Three independent cultures as well as protein extractions

and 2D-PAGE were performed to assess the reproducibility of the experiment. Gels were stained with Coomassie Brilliant Blue (CBB). CBB staining was carried out according to Neuhoff et al. (1988) with minor modifications and scanned in a Microtek 9800XL densitometer (Microtek) at 300 dpi resolution. Gels were stored in vacuum-sealed plastic bags at 4 °C. pdquestadvance software version 8.0 (Bio-Rad) was used for spot detection and quantitation, and to assess reproducibility. Protein spots chosen for mass spectrometric analysis (MS) were excised from the gels and manually digested. The gel pieces were rinsed three times with AmBic buffer (50 mM ammonium bicarbonate in 50% Natural Product Library HPLC grade methanol (Scharlau, Spain) and once with 10 mM DTT (Sigma-Aldrich). The gel pieces were rinsed

twice with AmBic buffer and dried in a SpeedVac before alkylation with 55 mM iodoacetamide (Sigma-Aldrich) in 50 mM ammonium bicarbonate.

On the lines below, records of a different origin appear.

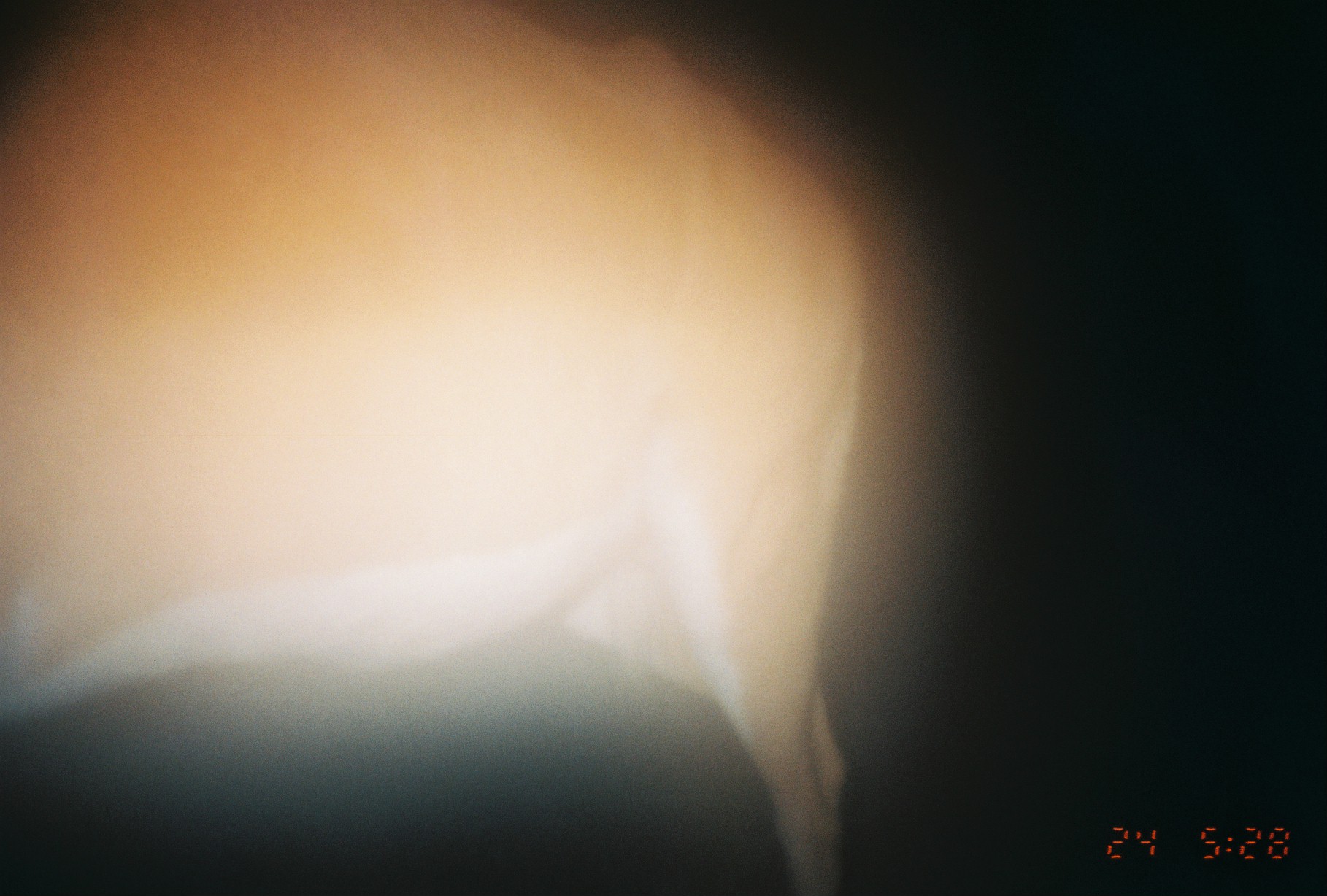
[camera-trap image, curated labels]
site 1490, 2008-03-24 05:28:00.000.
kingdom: Animalia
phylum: Chordata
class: Mammalia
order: Artiodactyla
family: Bovidae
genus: Aepyceros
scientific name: Aepyceros melampus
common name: impala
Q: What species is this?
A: Aepyceros melampus (impala).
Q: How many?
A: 1.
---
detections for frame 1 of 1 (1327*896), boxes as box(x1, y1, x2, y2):
aepyceros melampus: box(0, 0, 867, 890)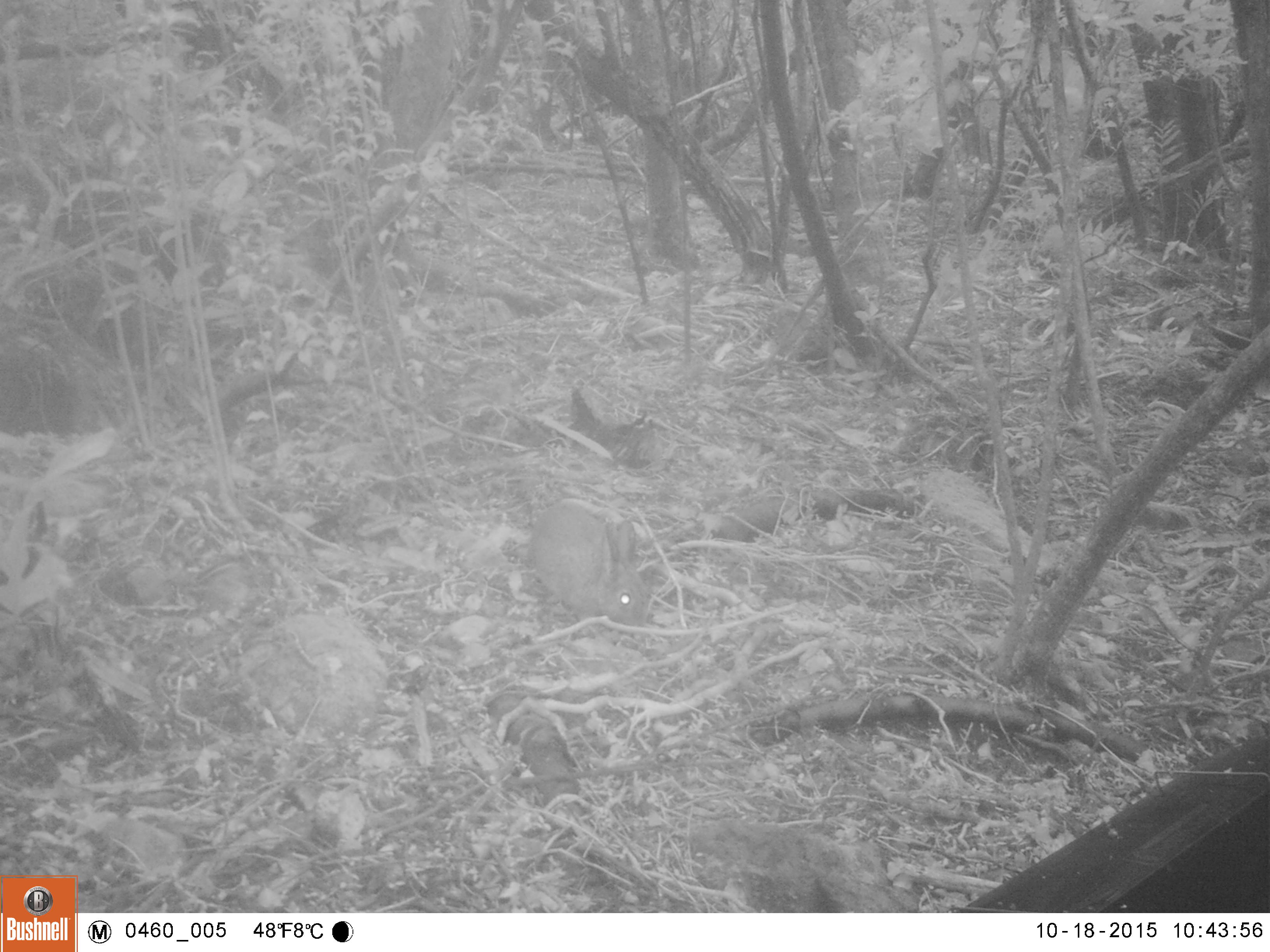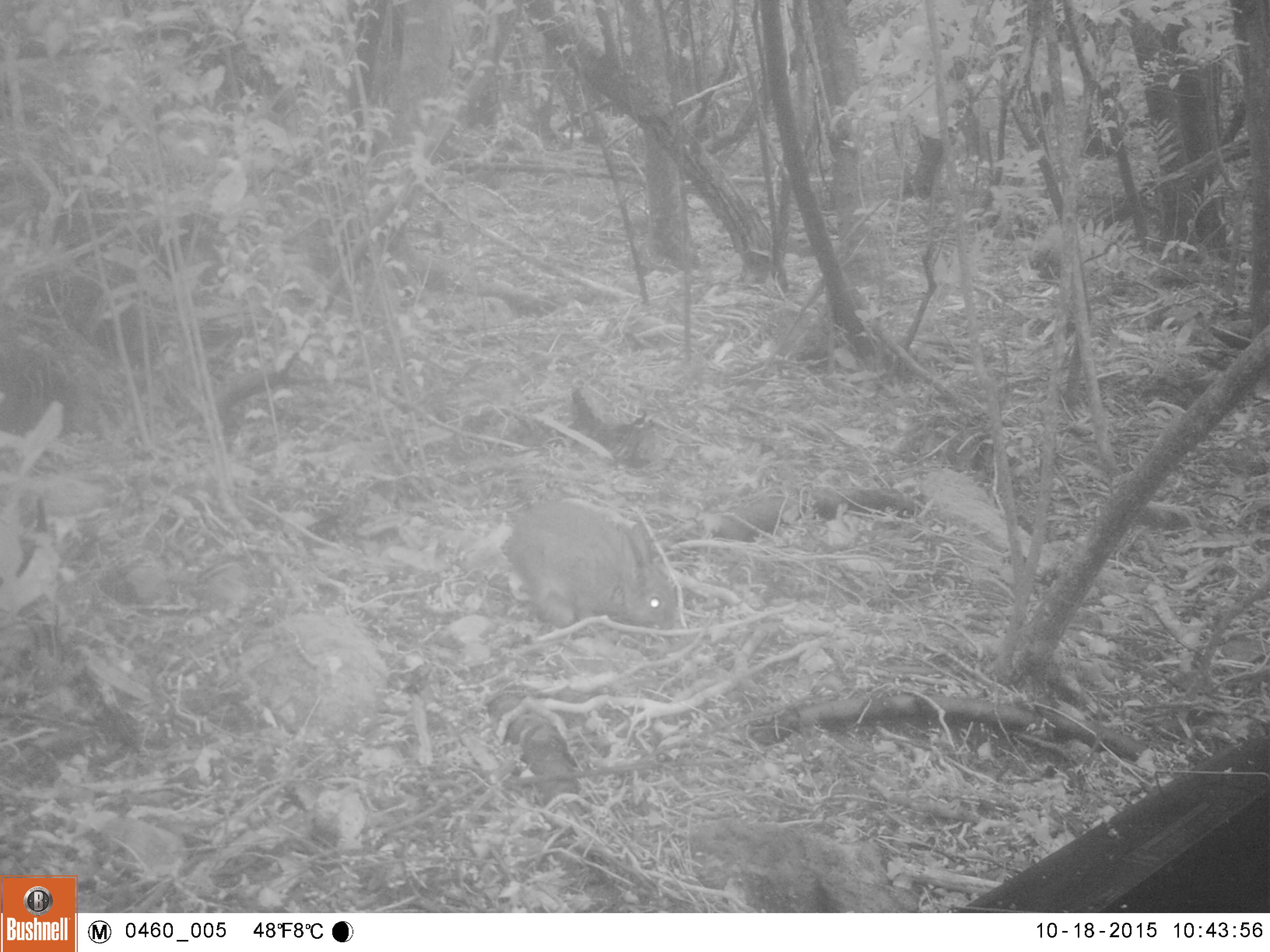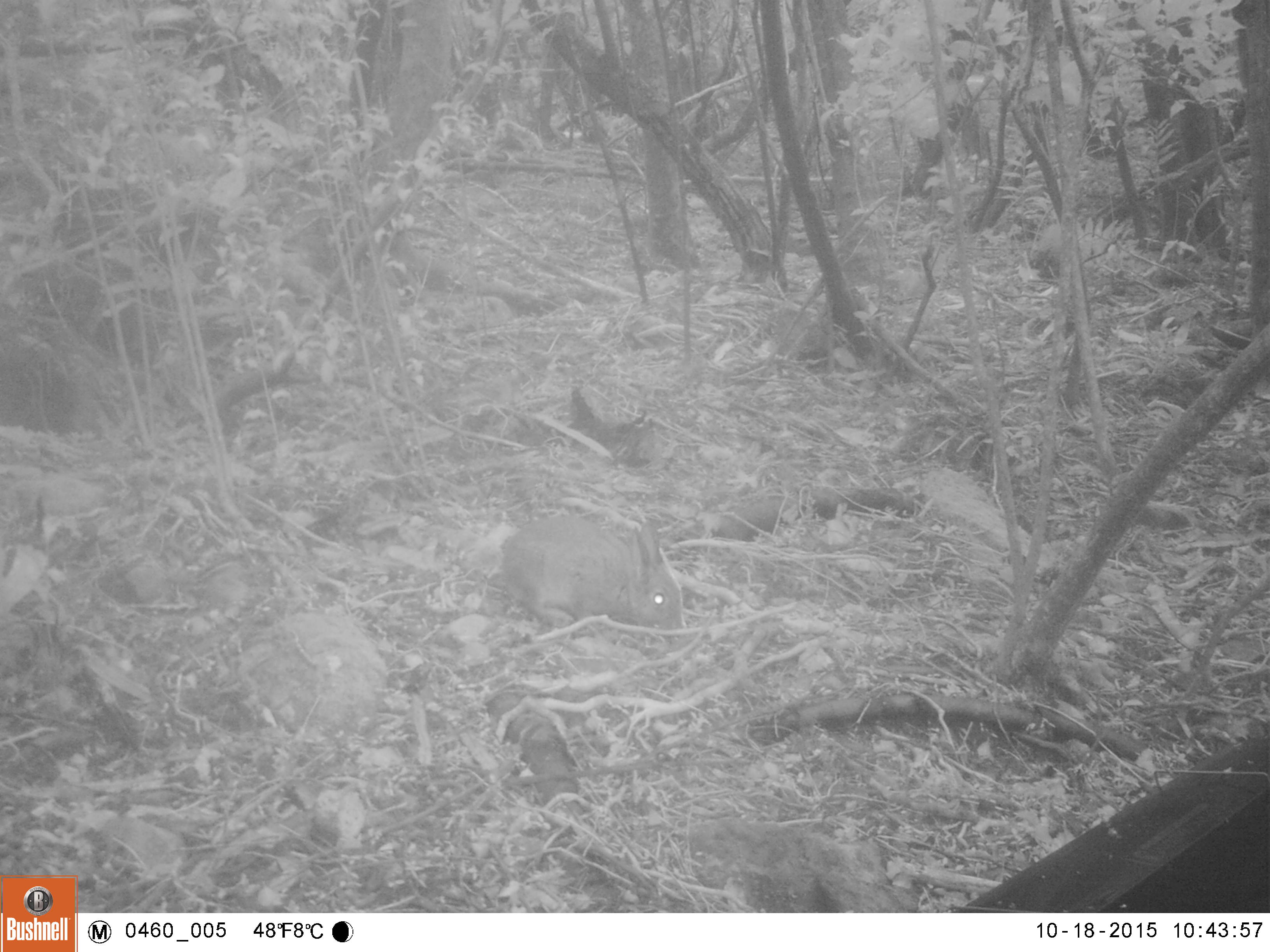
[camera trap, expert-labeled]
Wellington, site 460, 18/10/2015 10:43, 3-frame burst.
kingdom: Animalia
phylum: Chordata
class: Mammalia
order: Lagomorpha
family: Leporidae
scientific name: Leporidae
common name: rabbit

Navitoclax mouse Once again, the gel pieces were rinsed with HPLC grade AmBic buffer (Scharlau), before being dehydrated by the addition of HPLC grade acetonitrile (Scharlau) and dried in a SpeedVac. Modified porcine trypsin (Promega) was added to the dry gel pieces at a final concentration of 20 ng μL−1 in 20 mM ammonium bicarbonate, incubating them at 37 °C for 16 h. Peptides were extracted three times by 20 min incubation in 40 μL of 60% acetonitrile in 0.5% HCOOH (formic acid). The resulting peptide extracts were pooled, concentrated in a SpeedVac and stored at −20 °C. A combination of matrix-assisted laser-desorption-ionization time-of-flight mass spectrometry (MALDI-TOF) (MS) and MALDI-TOF/TOF (MS/MS) was used for protein identification according to the following procedure. Dried samples were dissolved

in 4 μL Meloxicam of 0.5% formic acid. Equal volumes (0.5 μL) of peptide and matrix solution, consisting of 3 mg α-cyano-4-hydroxycinnamic acid (CHCA) dissolved in 1 mL of 50% acetonitrile in 0.1% trifluoroacetic acid, were deposited using the thin-layer method onto a 384 Opti-TOF MALDI plate (Applied Biosystems). Mass spectrometric data were obtained in an automated analysis loop using a 4800 MALDI-TOF/TOF analyzer (Applied Biosystems). MS spectra were acquired in reflectron positive-ion mode with an Nd:YAG, 355-nm wavelength laser, averaging 1000 laser shots, and at least three trypsin autolysis peaks were used as internal calibration. All MS/MS spectra were performed by selecting the precursors with a relative resolution of 300 full width at half maximum and metastable suppression. Automated analysis of mass data was achieved using the 4000 Series explorer software V3.5. Peptide mass fingerprinting (PMF) and peptide fragmentation spectra data of each sample were combined through the GPSexplorer Software v3.6 using mascot software v2.1.